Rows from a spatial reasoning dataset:

*-*-*

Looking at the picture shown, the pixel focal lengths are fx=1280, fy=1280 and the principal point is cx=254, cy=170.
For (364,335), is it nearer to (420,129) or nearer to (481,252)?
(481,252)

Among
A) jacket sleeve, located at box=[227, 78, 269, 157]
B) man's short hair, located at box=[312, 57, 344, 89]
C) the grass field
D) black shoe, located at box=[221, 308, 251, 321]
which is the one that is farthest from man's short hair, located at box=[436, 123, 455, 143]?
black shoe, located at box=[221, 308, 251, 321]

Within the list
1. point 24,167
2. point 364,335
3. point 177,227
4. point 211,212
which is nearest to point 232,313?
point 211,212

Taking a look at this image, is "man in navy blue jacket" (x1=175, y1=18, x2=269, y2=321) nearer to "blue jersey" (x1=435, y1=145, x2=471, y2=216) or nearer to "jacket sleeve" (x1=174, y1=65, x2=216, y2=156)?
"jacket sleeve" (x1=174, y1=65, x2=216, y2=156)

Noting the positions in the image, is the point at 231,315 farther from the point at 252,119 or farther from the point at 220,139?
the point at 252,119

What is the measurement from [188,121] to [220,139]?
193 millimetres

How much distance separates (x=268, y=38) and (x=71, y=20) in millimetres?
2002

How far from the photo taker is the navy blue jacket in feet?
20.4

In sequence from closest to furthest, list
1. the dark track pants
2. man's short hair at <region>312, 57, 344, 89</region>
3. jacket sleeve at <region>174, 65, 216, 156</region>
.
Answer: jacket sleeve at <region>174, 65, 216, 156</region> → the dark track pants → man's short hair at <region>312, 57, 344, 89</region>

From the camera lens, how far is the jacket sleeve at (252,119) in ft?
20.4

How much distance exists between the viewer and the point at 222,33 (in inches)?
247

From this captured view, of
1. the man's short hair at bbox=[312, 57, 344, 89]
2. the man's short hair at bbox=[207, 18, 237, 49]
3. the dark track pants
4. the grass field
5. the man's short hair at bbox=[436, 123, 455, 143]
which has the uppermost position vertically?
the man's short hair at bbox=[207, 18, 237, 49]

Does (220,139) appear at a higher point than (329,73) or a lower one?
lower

*-*-*

▶ [Written exercise] Output the listing above without altering a single character.

▶ [Response below]
Looking at the picture shown, the pixel focal lengths are fx=1280, fy=1280 and the principal point is cx=254, cy=170.
For (364,335), is it nearer to (420,129) or nearer to (481,252)?
(481,252)

Among
A) jacket sleeve, located at box=[227, 78, 269, 157]
B) man's short hair, located at box=[312, 57, 344, 89]
C) the grass field
D) black shoe, located at box=[221, 308, 251, 321]
which is the one that is farthest from man's short hair, located at box=[436, 123, 455, 143]?
black shoe, located at box=[221, 308, 251, 321]

Within the list
1. point 24,167
2. point 364,335
3. point 177,227
4. point 211,212
which is nearest to point 232,313?
point 211,212

Taking a look at this image, is "man in navy blue jacket" (x1=175, y1=18, x2=269, y2=321) nearer to "blue jersey" (x1=435, y1=145, x2=471, y2=216) or nearer to "jacket sleeve" (x1=174, y1=65, x2=216, y2=156)?
"jacket sleeve" (x1=174, y1=65, x2=216, y2=156)

Noting the positions in the image, is the point at 231,315 farther from the point at 252,119 or farther from the point at 220,139?
the point at 252,119

What is the measurement from [188,121] to [220,139]?
193 millimetres

How much distance separates (x=268, y=38) and (x=71, y=20) in millimetres?
2002

How far from the photo taker is the navy blue jacket in feet?
20.4

In sequence from closest to furthest, list
1. the dark track pants
2. man's short hair at <region>312, 57, 344, 89</region>
3. jacket sleeve at <region>174, 65, 216, 156</region>
.
Answer: jacket sleeve at <region>174, 65, 216, 156</region> → the dark track pants → man's short hair at <region>312, 57, 344, 89</region>

From the camera lens, how far is the jacket sleeve at (252,119) in ft?
20.4

How much distance exists between the viewer and the point at 222,33 (in inches)?
247

From this captured view, of
1. the man's short hair at bbox=[312, 57, 344, 89]
2. the man's short hair at bbox=[207, 18, 237, 49]
3. the dark track pants
4. the grass field
5. the man's short hair at bbox=[436, 123, 455, 143]
which has the uppermost position vertically?
the man's short hair at bbox=[207, 18, 237, 49]

Does (220,139) appear at a higher point than (329,73) or a lower one?
lower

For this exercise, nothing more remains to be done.